Published in final edited form as: Nat Med. 2019 Jul 15;25(8):1301–1309. doi: 10.1038/s41591-019-0508-1

Extended Data Fig. 8 |. The publicly shared MSK breast cancer metastases dataset is representative of the full MSK breast cancer metastases test set.

Extended Data Fig. 8 |

We created an additional dataset of the size of the test set of the CAMEYON16 challenge (130 slides) by subsampling the full MSK breast cancer metastases test set, ensuring that the models achieved similar performance for both datasets.
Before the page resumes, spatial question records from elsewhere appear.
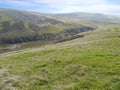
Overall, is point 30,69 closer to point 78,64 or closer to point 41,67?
point 41,67

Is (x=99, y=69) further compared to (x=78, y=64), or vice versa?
(x=78, y=64)

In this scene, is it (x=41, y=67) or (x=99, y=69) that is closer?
(x=99, y=69)

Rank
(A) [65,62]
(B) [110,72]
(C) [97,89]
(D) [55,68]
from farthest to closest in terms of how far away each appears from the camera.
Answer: (A) [65,62], (D) [55,68], (B) [110,72], (C) [97,89]

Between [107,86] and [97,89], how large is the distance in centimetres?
116

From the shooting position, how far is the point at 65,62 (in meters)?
32.8

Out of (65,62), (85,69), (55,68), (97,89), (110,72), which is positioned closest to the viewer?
(97,89)

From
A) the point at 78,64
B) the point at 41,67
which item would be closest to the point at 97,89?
the point at 78,64

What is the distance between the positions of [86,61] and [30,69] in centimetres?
754

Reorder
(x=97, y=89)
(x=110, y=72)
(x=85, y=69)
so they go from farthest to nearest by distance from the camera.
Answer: (x=85, y=69) → (x=110, y=72) → (x=97, y=89)

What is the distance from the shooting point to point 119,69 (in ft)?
87.5

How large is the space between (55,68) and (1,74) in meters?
6.74

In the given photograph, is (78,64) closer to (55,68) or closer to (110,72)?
(55,68)

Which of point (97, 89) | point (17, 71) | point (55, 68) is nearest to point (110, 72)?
point (97, 89)

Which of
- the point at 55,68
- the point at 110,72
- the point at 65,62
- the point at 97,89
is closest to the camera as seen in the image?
the point at 97,89
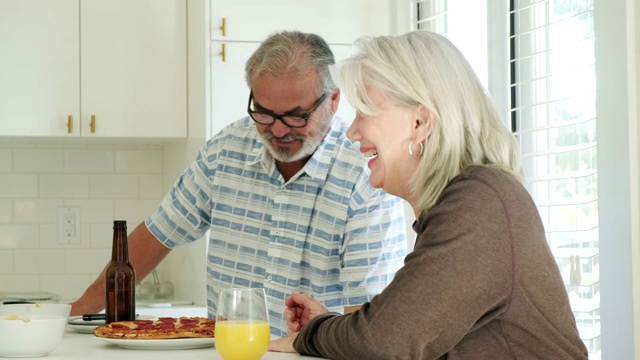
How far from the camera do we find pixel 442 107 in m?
1.72

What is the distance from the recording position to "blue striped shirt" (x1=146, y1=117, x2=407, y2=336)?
2416 millimetres

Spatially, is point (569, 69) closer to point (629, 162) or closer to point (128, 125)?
point (629, 162)

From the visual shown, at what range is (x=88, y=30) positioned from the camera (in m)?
3.96

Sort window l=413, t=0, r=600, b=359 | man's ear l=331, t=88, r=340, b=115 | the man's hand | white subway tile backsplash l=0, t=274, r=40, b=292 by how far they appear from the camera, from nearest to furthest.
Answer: the man's hand → man's ear l=331, t=88, r=340, b=115 → window l=413, t=0, r=600, b=359 → white subway tile backsplash l=0, t=274, r=40, b=292

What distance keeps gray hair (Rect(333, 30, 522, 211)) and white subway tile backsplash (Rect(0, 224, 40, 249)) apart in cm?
286

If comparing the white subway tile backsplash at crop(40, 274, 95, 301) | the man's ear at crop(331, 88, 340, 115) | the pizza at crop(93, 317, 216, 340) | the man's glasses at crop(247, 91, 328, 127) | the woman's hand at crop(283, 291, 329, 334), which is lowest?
the white subway tile backsplash at crop(40, 274, 95, 301)

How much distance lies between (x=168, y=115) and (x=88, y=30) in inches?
17.9

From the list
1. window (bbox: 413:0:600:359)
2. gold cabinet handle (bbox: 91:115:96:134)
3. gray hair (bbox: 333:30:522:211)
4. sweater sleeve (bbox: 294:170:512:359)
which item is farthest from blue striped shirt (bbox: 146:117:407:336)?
gold cabinet handle (bbox: 91:115:96:134)

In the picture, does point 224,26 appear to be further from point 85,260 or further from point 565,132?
point 565,132

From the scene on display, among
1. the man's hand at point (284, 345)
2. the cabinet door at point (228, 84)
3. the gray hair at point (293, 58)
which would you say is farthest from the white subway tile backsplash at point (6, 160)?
the man's hand at point (284, 345)

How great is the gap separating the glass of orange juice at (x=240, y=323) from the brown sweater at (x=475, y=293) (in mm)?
138

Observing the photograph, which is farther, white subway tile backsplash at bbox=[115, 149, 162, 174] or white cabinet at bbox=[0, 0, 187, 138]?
white subway tile backsplash at bbox=[115, 149, 162, 174]

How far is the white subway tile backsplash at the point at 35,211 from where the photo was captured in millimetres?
4305

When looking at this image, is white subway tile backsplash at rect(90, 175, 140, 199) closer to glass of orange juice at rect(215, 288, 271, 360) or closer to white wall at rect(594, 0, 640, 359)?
white wall at rect(594, 0, 640, 359)
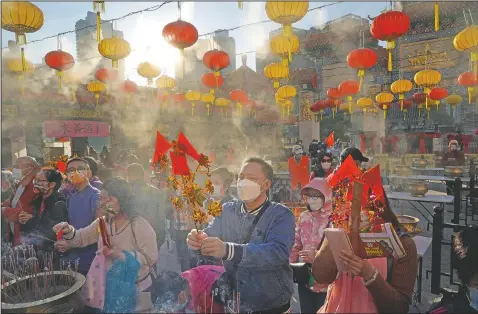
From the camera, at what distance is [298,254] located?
8.50 ft

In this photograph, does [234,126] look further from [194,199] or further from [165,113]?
[194,199]

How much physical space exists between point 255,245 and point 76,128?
13599 millimetres

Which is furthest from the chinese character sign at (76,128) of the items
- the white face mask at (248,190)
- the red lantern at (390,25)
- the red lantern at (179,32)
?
the white face mask at (248,190)

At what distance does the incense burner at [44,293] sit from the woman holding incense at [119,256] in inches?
6.4

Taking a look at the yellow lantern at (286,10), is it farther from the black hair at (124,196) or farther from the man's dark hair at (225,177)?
the black hair at (124,196)

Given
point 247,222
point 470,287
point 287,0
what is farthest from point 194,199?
point 287,0

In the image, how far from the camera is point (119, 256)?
2176mm

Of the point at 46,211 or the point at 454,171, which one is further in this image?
the point at 454,171

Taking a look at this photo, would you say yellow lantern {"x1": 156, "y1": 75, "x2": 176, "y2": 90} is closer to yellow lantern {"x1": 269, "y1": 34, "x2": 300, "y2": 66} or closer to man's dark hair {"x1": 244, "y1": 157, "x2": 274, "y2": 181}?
yellow lantern {"x1": 269, "y1": 34, "x2": 300, "y2": 66}

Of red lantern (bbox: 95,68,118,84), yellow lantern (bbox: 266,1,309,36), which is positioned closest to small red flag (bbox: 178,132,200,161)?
yellow lantern (bbox: 266,1,309,36)

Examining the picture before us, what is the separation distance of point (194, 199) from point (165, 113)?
53.6 ft

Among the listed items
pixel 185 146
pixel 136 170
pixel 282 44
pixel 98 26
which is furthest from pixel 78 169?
pixel 282 44

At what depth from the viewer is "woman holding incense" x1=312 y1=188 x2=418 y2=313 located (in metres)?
1.49

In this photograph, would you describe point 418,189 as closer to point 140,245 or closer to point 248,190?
point 248,190
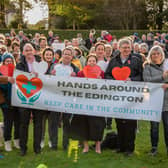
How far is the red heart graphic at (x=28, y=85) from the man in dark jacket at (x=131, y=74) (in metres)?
1.28

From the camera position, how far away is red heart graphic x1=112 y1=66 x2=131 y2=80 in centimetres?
557

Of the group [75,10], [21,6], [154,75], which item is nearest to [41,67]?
[154,75]

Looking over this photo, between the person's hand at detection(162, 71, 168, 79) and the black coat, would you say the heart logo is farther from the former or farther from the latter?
the person's hand at detection(162, 71, 168, 79)

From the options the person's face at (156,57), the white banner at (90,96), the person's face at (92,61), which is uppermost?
the person's face at (156,57)

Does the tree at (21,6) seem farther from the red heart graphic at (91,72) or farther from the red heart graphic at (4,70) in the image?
the red heart graphic at (91,72)

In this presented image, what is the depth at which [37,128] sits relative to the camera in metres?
5.88

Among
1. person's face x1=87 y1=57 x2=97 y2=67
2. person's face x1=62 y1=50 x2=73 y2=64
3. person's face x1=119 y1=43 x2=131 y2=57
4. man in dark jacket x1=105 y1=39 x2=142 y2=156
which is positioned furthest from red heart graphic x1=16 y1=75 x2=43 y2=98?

Left, the model was trained on MSK data with our proposed method (MIL-RNN) and tested on: the full MSK breast data test set (n = 1,473; AUC = 0.968), the public MSK dataset (n = 130; AUC = 0.965); and the test set of the CAMELYON16 challenge (n = 129; AUC = 0.898). Right, the model was trained on CAMELYON16 data with supervised learning18 and tested on: the test set of the CAMELYON16 challenge (n = 129; AUC = 0.932); the full MSK breast data test set (n = 1,473; AUC = 0.731); and the public MSK dataset (n = 130; AUC = 0.737). Error bars represent 95% confidence intervals for the true AUC calculated by bootstrapping each test set.